## Task goal
If pictures appear among the lines below, leave them out while you return exactly the lines from the one with "Water and Methane" through the one with "Surrendering To Bad, svensk utgåva, bok 6".

## Extracted records
════════
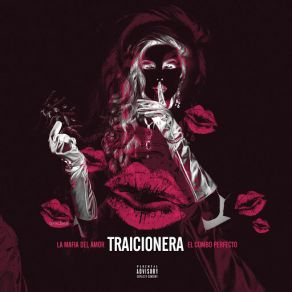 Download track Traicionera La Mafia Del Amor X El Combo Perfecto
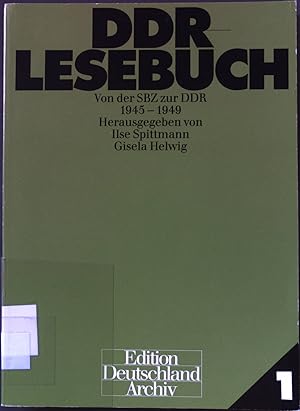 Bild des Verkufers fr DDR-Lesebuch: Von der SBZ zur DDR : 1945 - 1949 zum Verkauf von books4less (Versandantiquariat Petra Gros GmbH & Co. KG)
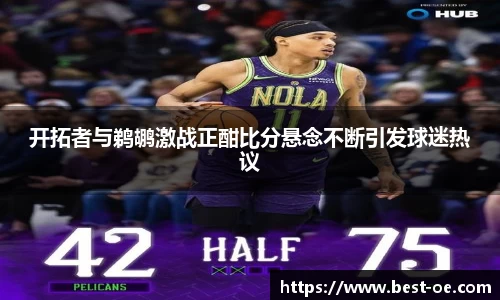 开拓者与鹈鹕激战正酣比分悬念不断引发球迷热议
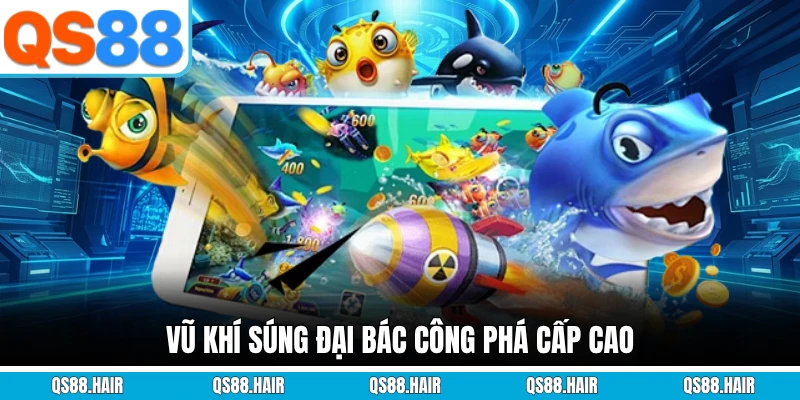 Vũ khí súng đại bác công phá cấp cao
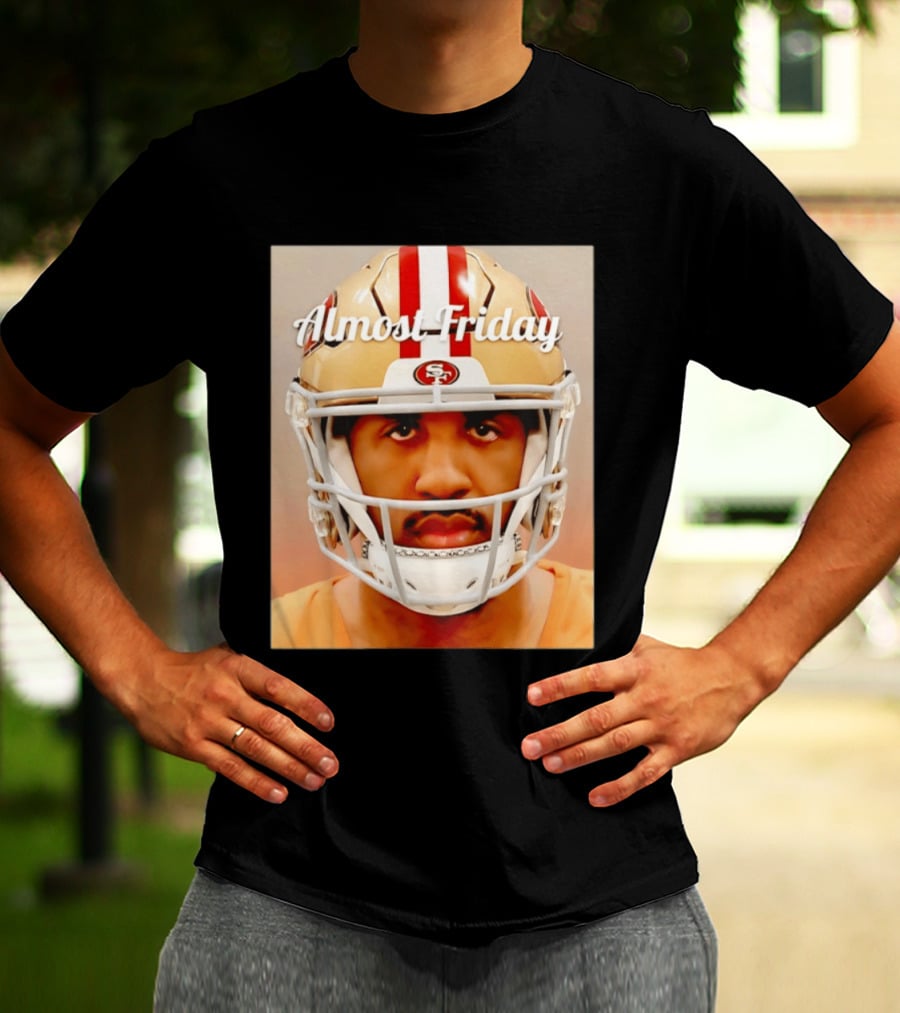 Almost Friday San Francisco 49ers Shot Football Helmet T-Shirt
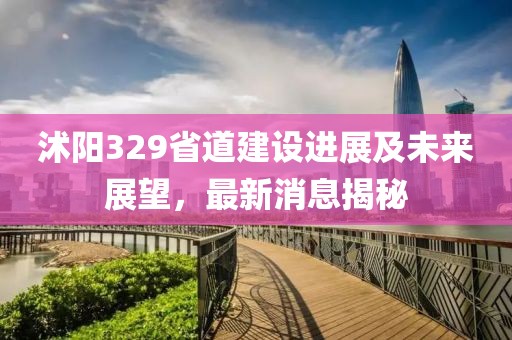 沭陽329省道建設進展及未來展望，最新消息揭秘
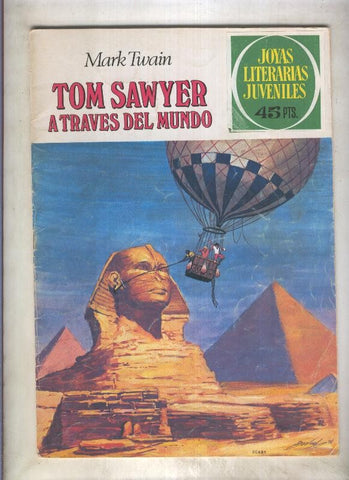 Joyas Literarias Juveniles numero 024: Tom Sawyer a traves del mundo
════════
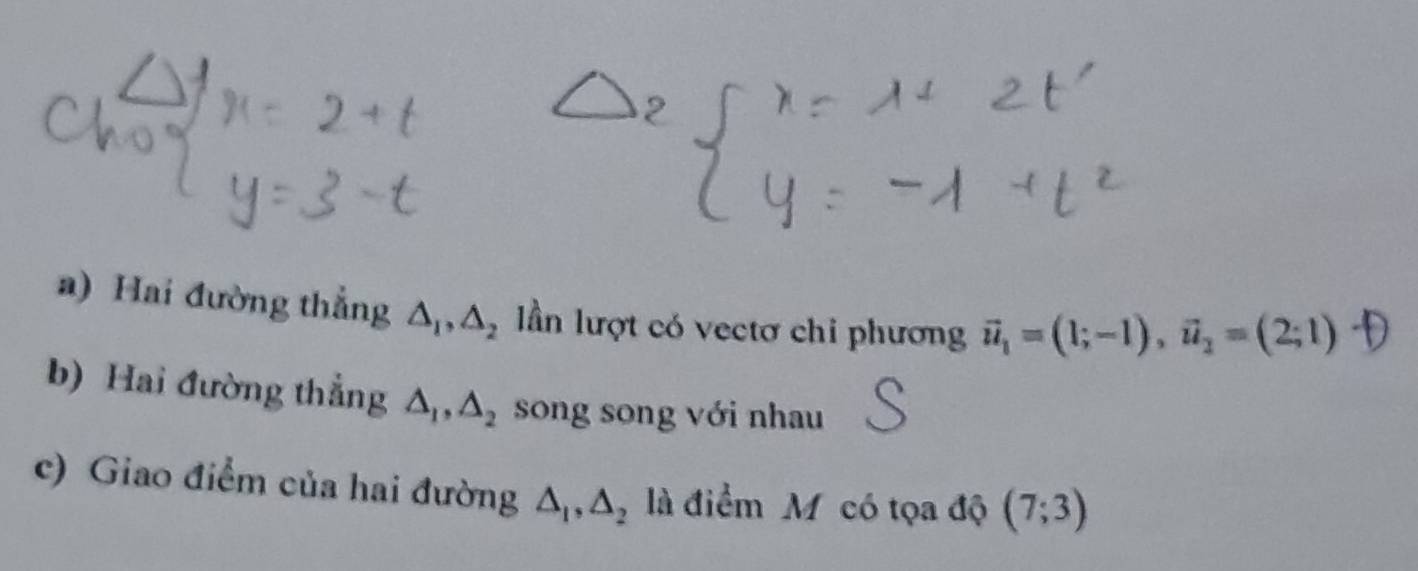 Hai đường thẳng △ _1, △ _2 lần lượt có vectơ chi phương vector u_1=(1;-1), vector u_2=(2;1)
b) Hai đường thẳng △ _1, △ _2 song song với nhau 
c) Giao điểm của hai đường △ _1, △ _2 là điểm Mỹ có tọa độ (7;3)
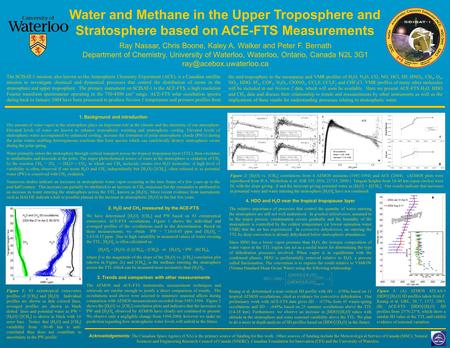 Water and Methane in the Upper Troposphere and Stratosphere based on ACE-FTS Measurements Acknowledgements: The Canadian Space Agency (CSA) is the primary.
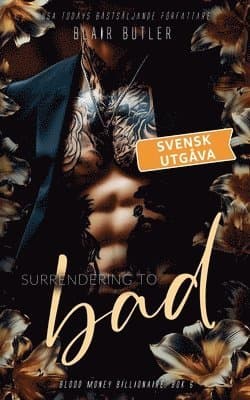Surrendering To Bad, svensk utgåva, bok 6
════════
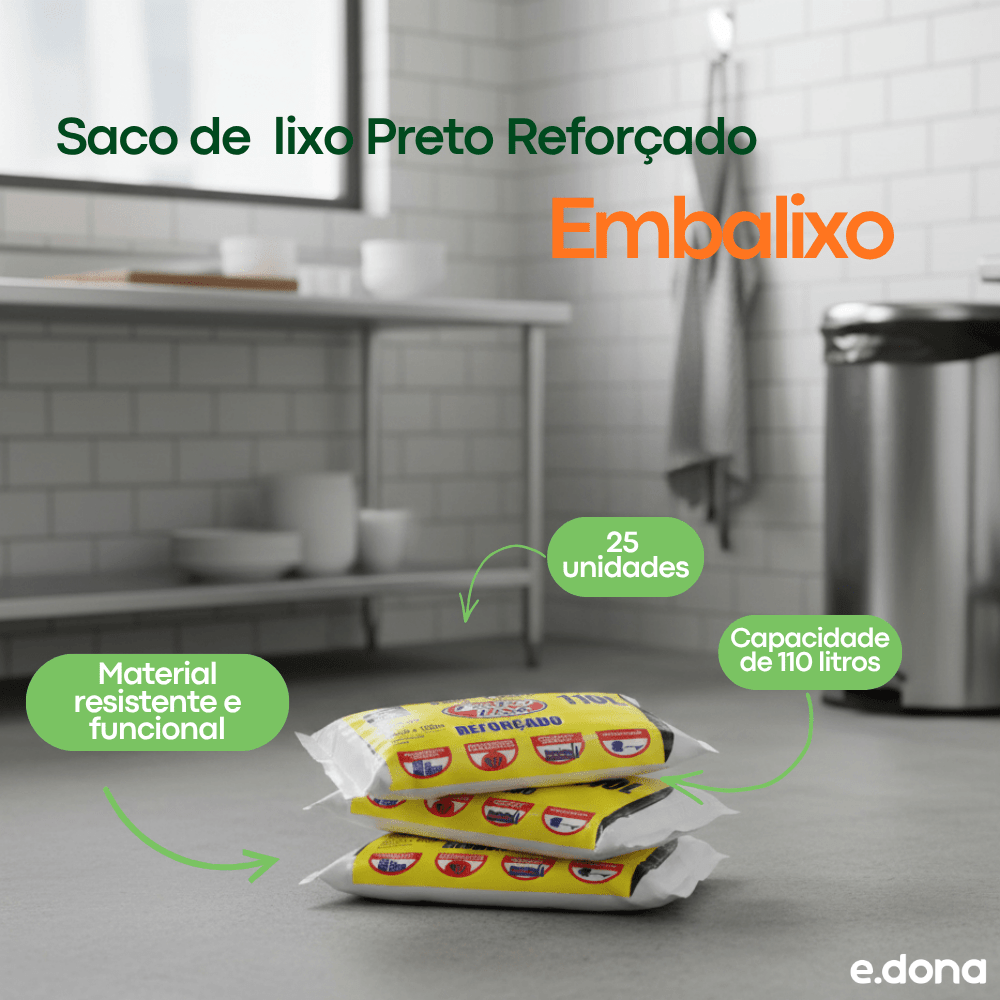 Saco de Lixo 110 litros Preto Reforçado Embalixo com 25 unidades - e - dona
════════
## Written reply
 Water and Methane in the Upper Troposphere and Stratosphere based on ACE-FTS Measurements Acknowledgements: The Canadian Space Agency (CSA) is the primary.
Surrendering To Bad, svensk utgåva, bok 6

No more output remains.